[About this task] Reproduce the records exactly through the line with "Long Sleeve Maternity".

Items from a data source:
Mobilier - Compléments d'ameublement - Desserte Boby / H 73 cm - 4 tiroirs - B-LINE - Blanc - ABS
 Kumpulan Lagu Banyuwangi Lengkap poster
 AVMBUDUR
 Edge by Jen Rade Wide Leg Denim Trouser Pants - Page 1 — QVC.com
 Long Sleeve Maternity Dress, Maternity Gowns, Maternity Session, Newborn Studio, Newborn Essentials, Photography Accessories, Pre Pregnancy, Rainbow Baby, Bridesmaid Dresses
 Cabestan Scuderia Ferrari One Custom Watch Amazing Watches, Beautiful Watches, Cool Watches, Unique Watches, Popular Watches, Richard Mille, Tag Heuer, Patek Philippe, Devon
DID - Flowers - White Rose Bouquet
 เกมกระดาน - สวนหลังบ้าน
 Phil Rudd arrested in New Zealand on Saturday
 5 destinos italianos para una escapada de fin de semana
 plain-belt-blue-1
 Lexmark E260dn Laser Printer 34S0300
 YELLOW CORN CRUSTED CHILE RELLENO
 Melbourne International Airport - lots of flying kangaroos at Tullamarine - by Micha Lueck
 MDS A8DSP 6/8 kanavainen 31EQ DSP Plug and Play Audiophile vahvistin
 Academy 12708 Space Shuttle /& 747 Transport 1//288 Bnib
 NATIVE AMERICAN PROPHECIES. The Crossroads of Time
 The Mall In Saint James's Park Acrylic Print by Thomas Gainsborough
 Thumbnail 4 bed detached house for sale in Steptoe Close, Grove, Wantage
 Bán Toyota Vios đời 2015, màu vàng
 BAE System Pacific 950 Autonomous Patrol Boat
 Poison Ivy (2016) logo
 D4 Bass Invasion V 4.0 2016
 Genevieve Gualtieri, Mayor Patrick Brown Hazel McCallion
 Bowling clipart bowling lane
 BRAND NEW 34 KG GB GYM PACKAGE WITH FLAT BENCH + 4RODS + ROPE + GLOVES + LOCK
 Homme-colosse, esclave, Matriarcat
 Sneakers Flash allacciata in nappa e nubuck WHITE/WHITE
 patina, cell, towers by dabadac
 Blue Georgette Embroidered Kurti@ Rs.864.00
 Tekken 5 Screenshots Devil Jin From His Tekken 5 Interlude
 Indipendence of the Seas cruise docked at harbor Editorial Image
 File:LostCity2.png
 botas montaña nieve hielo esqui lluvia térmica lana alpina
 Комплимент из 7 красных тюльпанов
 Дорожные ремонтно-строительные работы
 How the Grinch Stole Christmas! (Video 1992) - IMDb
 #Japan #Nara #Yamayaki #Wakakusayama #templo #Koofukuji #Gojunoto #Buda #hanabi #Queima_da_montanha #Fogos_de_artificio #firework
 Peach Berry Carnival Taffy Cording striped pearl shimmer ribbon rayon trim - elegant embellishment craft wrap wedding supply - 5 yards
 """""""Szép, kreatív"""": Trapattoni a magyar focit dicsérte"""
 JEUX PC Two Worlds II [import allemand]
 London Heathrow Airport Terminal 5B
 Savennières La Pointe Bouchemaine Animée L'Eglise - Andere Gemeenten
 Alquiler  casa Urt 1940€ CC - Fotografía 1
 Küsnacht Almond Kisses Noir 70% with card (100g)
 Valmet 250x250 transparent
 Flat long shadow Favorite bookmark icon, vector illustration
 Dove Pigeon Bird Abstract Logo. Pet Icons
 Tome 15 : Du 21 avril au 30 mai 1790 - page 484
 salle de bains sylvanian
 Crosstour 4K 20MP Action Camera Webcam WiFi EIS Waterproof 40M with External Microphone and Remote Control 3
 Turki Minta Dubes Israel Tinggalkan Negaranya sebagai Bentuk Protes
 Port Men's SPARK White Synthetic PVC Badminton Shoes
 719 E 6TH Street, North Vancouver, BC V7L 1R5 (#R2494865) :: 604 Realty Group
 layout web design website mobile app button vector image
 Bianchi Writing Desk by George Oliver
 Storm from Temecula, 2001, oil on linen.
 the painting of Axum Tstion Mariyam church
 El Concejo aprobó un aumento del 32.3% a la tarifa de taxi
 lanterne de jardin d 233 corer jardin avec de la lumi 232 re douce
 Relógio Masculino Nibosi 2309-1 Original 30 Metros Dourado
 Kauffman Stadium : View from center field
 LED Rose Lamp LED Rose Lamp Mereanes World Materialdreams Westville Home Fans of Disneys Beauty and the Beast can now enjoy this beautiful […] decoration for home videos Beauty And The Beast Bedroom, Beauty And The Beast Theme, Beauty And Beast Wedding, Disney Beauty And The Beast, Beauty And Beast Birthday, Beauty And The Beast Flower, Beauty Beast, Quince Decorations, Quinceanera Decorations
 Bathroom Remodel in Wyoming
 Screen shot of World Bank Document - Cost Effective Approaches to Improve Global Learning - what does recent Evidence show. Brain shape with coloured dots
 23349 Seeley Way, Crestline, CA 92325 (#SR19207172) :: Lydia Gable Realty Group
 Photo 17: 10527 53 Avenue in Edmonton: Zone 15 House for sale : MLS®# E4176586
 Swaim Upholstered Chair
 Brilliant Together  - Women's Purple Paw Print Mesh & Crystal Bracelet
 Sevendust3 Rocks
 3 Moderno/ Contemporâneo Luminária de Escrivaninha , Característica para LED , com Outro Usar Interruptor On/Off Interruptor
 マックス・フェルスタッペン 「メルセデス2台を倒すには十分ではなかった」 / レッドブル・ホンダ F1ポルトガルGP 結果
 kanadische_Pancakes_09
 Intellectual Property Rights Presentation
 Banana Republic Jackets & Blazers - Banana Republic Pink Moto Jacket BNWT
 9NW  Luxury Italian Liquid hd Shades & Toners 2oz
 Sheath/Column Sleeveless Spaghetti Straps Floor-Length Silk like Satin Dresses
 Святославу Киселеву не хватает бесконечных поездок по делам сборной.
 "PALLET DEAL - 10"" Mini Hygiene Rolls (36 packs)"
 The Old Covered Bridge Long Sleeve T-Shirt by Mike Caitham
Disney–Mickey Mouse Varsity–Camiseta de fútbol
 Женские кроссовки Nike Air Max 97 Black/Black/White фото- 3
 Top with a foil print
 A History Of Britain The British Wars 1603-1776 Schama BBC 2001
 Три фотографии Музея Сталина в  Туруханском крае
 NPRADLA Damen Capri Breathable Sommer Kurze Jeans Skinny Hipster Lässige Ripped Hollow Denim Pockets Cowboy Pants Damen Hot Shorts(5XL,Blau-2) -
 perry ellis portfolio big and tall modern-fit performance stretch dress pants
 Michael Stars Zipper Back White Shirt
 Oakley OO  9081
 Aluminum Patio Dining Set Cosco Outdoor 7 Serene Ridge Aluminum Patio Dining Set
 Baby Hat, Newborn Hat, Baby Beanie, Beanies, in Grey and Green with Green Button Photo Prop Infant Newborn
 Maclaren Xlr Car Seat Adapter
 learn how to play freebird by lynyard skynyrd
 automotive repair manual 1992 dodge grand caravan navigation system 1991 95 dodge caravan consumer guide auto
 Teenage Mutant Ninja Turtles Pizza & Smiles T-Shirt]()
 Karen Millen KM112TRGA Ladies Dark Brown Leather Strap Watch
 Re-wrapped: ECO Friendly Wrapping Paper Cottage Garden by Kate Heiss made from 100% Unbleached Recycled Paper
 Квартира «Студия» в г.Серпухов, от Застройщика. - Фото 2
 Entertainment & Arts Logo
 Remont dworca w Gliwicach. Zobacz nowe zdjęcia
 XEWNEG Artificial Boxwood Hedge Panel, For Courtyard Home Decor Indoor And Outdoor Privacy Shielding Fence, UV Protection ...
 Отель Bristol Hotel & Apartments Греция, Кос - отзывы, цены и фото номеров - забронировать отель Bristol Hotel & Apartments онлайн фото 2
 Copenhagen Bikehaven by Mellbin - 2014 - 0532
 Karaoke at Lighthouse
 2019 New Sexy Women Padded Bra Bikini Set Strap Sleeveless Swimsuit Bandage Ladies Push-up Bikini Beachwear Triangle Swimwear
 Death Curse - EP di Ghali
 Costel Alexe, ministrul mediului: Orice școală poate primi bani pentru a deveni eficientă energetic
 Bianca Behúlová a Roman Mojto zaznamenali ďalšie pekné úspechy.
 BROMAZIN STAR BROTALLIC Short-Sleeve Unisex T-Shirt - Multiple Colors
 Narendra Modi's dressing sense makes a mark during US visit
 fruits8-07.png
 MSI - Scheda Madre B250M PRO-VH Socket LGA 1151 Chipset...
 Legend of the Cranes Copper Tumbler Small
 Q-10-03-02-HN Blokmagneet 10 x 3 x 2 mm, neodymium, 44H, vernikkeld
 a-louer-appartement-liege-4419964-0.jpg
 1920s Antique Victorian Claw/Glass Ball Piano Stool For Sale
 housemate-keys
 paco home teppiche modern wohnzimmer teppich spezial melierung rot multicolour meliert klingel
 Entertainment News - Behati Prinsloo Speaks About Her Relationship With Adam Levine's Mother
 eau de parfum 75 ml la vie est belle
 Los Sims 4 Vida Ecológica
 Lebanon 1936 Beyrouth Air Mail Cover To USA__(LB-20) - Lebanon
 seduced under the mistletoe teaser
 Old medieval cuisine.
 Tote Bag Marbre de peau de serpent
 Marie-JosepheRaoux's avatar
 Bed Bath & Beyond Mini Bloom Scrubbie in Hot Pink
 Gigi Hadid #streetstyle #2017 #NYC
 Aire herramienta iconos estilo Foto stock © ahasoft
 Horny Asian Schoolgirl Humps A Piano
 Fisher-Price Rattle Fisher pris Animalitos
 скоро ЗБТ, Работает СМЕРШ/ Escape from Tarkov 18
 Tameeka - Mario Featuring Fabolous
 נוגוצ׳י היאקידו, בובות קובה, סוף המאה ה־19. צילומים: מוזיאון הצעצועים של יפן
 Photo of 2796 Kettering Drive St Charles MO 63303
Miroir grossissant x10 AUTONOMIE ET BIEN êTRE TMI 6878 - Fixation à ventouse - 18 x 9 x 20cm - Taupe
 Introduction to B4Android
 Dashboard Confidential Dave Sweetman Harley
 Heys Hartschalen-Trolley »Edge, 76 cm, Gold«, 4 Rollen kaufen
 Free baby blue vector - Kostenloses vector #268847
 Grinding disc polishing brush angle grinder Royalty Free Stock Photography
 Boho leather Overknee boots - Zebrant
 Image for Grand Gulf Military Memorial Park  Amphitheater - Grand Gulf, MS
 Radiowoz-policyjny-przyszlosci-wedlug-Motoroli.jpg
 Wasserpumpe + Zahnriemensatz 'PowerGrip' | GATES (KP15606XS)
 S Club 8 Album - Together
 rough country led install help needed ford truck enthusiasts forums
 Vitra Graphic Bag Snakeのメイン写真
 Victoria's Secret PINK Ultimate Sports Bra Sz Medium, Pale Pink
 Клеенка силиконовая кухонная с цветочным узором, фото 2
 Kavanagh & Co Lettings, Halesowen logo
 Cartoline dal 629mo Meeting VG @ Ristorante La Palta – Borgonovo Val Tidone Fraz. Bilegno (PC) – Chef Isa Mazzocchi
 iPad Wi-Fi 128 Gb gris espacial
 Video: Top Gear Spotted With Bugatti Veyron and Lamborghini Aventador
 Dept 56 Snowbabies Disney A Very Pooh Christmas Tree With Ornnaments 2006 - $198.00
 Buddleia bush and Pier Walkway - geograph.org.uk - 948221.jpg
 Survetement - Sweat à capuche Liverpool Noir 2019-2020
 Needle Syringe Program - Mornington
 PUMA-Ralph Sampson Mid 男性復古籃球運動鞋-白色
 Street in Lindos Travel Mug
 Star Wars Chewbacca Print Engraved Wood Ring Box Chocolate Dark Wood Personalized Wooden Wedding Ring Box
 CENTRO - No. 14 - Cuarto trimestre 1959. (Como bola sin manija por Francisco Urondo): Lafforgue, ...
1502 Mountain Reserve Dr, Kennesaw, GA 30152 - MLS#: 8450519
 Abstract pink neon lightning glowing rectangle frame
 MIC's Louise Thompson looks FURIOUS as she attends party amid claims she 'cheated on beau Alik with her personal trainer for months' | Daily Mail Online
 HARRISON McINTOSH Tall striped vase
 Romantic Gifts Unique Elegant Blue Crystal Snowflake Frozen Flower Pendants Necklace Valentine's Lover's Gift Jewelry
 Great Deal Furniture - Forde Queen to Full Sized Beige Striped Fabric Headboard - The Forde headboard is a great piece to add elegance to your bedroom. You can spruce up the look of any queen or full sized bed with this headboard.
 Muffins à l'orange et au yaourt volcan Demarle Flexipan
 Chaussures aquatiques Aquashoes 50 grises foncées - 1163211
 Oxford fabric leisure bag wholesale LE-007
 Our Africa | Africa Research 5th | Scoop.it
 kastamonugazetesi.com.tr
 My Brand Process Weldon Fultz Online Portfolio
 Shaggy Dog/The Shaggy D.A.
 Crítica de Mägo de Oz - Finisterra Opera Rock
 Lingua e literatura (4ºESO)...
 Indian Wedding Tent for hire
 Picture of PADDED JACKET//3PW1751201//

[Solution for this task]
Mobilier - Compléments d'ameublement - Desserte Boby / H 73 cm - 4 tiroirs - B-LINE - Blanc - ABS
 Kumpulan Lagu Banyuwangi Lengkap poster
 AVMBUDUR
 Edge by Jen Rade Wide Leg Denim Trouser Pants - Page 1 — QVC.com
 Long Sleeve Maternity Dress, Maternity Gowns, Maternity Session, Newborn Studio, Newborn Essentials, Photography Accessories, Pre Pregnancy, Rainbow Baby, Bridesmaid Dresses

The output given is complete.